Name each type of price gap that the forex gaps passage identifies by name.

══ GIVEN PASSAGE ══

Once you spend some time dabbling with Forex, you will notice that gapping in the market is quite common and you can easily recognise these occurrences on price charts. These gaps mostly appear when the opening and closing price of two (neighbouring) candles do not cross paths with each other. This forms a space on the chart. In this article, we will look at the various gap formations present in the Forex market and the different clues hiding within them.
Gaps appear on charts when a candlestick opening price moves upwards or downwards (sharply) from the closing prices of the previous bar. The movement happens in a way that prevents trading indicators from overlapping against each other.
Usually, candles of forex trading charts open from the same place where the previous candle left off. Once a candle period completes, it closes and makes way for a new one. The new one opens instantly after the last period ends.
The spot forex market is primarily liquid, especially during continuous trading hours. You can expect a price gap to take place between the market closing and the starting of the new trading week. This is referred to as a weekend gap.
A significant reason for gaps to take place once the weekend is over is because of political or economic events that happen while markets are not operating. This causes a demand and supply imbalance once the new week starts. Once the forex market reopens for the week, any noteworthy news events that happened during the weekend instantly impact prices. It causes Forex pairs to either gap down or up, depending on the specific impact.
While most forex gaps occur after the weekend, in some instances, they take place during the weekdays. Here are some common gap types that you may notice during the trading week:
Continuation gaps mostly occur during the middle of trends. During an uptrend, the upwards gap indicates that there is a continuation and that more buyers are entering the market to increase the price.
In most situations, a continuation gap is not big enough to be sustainable. Extreme price movements can easily indicate a change in the seller and buyer dynamic.
In forex gap trading, traders use the term ‘breakaway gap’ to identify favourable price movements through support or resistance. Usually, people are often able to sight breakaway gaps once prices start moving out of specific trading ranges. They can also note them during a trend reversal.

═══
══ RECORDED INFORMATION ══

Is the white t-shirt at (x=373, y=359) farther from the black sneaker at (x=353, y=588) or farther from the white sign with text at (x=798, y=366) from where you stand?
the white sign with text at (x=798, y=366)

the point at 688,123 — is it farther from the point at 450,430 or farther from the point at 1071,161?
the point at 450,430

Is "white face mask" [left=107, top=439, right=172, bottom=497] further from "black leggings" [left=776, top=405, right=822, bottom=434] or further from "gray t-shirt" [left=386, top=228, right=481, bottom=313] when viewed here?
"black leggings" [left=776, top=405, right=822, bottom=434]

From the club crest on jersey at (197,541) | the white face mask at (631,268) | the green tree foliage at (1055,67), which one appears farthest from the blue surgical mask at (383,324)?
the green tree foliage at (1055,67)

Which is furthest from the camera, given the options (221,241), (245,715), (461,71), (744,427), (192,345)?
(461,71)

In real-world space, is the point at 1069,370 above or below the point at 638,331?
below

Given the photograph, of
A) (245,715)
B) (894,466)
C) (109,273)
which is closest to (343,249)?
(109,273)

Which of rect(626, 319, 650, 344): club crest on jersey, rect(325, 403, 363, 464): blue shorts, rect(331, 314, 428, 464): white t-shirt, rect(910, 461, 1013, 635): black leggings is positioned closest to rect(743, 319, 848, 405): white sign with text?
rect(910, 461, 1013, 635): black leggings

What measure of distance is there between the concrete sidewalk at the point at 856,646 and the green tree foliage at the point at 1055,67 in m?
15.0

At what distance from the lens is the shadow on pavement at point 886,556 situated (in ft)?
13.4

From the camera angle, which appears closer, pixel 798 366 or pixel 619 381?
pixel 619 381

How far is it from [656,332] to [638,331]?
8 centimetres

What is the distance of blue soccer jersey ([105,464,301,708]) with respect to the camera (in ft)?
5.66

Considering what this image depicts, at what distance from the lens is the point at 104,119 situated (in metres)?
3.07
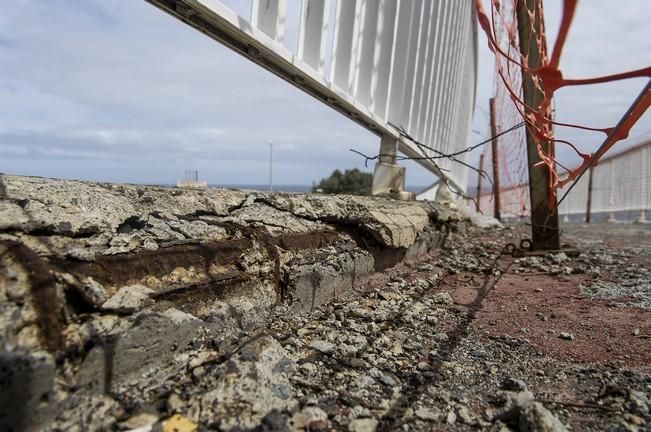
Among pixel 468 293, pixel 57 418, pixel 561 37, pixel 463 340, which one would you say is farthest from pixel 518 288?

═══

§ **ANSWER**:
Weekend gap, continuation gap, breakaway gap